Rewrite the lines starting at the one containing "What is the actual" and ending at the one containing "4281 inches", replacing "white beehive" with "pale hive" and changing nothing else.
ENTRIES start
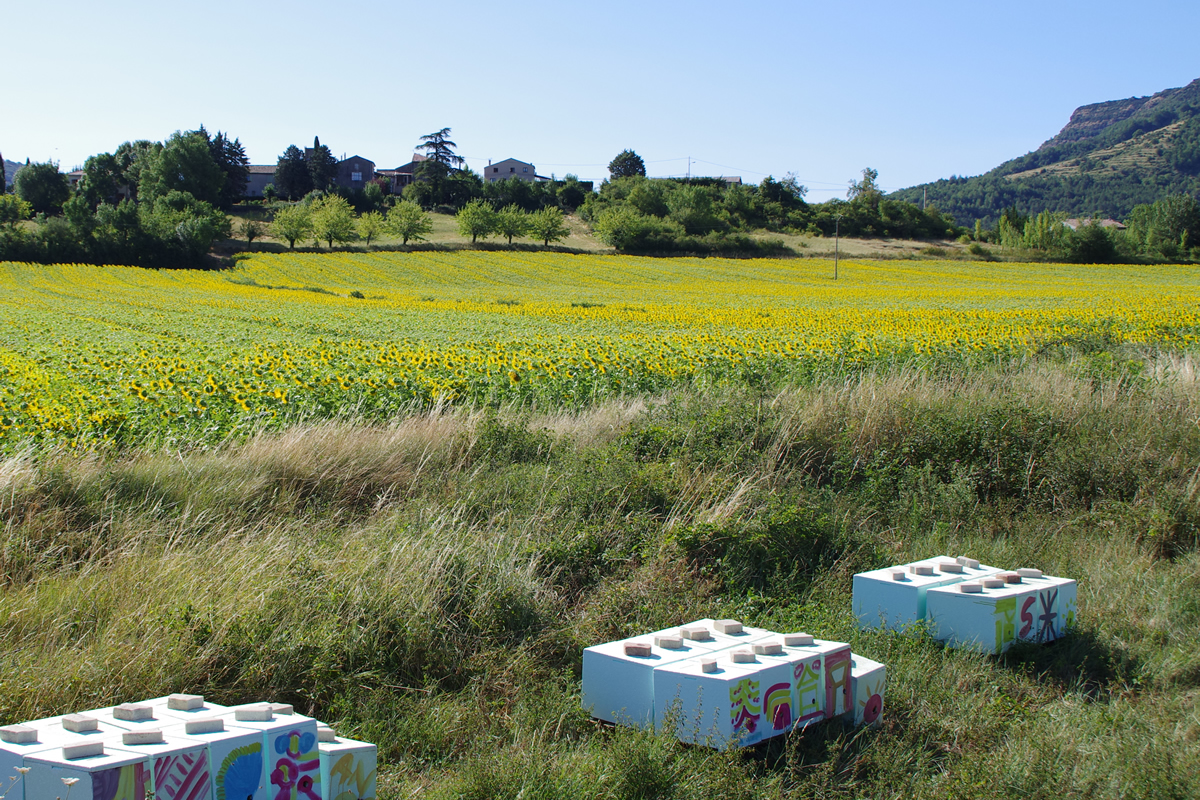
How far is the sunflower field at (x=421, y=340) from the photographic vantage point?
898 centimetres

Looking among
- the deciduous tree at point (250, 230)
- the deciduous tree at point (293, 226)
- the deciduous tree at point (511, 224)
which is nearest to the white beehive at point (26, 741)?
the deciduous tree at point (293, 226)

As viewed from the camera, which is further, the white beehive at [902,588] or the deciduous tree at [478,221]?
the deciduous tree at [478,221]

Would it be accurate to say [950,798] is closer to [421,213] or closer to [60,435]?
[60,435]

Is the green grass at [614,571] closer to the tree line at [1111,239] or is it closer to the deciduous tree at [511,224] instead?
the tree line at [1111,239]

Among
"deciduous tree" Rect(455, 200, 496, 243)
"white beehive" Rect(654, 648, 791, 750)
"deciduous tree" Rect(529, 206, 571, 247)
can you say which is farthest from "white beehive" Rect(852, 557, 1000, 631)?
"deciduous tree" Rect(455, 200, 496, 243)

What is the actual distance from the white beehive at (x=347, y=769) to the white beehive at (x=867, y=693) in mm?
1954

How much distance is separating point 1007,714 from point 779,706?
3.97 ft

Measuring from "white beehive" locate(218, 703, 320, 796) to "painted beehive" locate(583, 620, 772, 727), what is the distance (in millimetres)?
1272

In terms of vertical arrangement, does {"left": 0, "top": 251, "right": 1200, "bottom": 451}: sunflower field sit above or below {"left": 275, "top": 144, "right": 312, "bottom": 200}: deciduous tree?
below

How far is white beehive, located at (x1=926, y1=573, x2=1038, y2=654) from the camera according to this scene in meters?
4.40

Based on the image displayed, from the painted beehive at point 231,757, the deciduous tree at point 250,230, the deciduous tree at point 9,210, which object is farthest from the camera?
the deciduous tree at point 250,230

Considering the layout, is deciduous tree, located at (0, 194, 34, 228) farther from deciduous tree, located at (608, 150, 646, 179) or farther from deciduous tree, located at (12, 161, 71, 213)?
deciduous tree, located at (608, 150, 646, 179)

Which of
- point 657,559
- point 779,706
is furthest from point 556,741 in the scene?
point 657,559

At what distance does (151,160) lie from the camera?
4281 inches
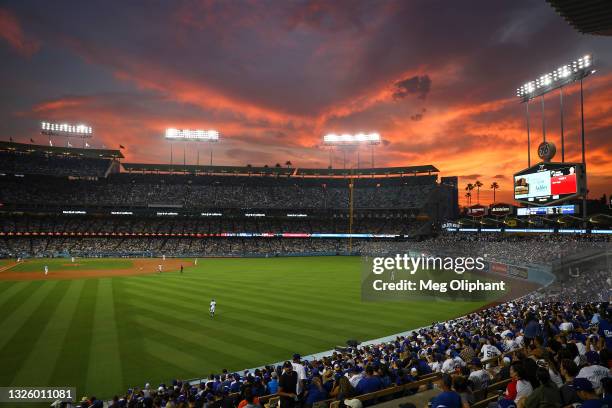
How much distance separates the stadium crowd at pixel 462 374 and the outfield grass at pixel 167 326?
10.7 feet

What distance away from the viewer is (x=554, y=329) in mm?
13750

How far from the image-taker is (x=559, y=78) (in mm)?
30891

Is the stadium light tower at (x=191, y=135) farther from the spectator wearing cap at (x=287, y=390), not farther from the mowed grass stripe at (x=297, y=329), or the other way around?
the spectator wearing cap at (x=287, y=390)

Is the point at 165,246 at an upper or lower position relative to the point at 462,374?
lower

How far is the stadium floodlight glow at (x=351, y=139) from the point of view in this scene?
9212cm

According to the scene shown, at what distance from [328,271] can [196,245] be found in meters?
42.1

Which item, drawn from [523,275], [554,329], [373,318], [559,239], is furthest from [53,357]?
[559,239]

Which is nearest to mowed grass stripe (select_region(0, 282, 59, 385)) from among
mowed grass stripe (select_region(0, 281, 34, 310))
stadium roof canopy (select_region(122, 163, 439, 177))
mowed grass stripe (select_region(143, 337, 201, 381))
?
mowed grass stripe (select_region(0, 281, 34, 310))

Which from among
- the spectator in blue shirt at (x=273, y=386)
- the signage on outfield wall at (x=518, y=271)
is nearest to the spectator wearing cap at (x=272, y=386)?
the spectator in blue shirt at (x=273, y=386)

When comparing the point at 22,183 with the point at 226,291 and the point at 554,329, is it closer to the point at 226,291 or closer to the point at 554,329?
the point at 226,291

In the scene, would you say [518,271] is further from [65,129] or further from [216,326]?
[65,129]

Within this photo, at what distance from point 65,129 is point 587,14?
98.7 m

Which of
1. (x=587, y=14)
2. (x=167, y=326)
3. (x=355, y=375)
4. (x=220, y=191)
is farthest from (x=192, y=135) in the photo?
(x=355, y=375)

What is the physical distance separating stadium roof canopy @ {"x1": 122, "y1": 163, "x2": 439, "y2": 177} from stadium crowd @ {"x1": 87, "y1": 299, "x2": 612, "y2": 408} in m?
85.5
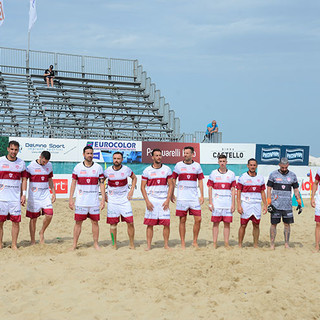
ENTRIES end
WORKED ANSWER>
What is the actual distance from the pale hive at (x=347, y=769) to the pale hive at (x=867, y=693) in mm?
1954

How much distance is separating point 1007,714 from point 779,706?
3.97 ft

Measuring from "pale hive" locate(218, 703, 320, 796) to "painted beehive" locate(583, 620, 772, 727), what is the distance (in millimetres)?
1272

In terms of vertical arrangement, does {"left": 0, "top": 251, "right": 1200, "bottom": 451}: sunflower field sit above or below {"left": 275, "top": 144, "right": 312, "bottom": 200}: deciduous tree?
below

How far is pale hive, located at (x1=926, y1=573, x2=1038, y2=654) from the camera according to this scene in meters?
4.40

Based on the image displayed, from the painted beehive at point 231,757, the deciduous tree at point 250,230, the deciduous tree at point 9,210, which object is farthest from the camera?
the deciduous tree at point 250,230

Considering the layout, is deciduous tree, located at (0, 194, 34, 228) farther from deciduous tree, located at (608, 150, 646, 179) or farther from deciduous tree, located at (12, 161, 71, 213)?
deciduous tree, located at (608, 150, 646, 179)

Which of
- point 657,559
- point 779,706
is furthest from point 556,741 in the scene?
point 657,559

At what distance does (151,160) lie from the camera?
4281 inches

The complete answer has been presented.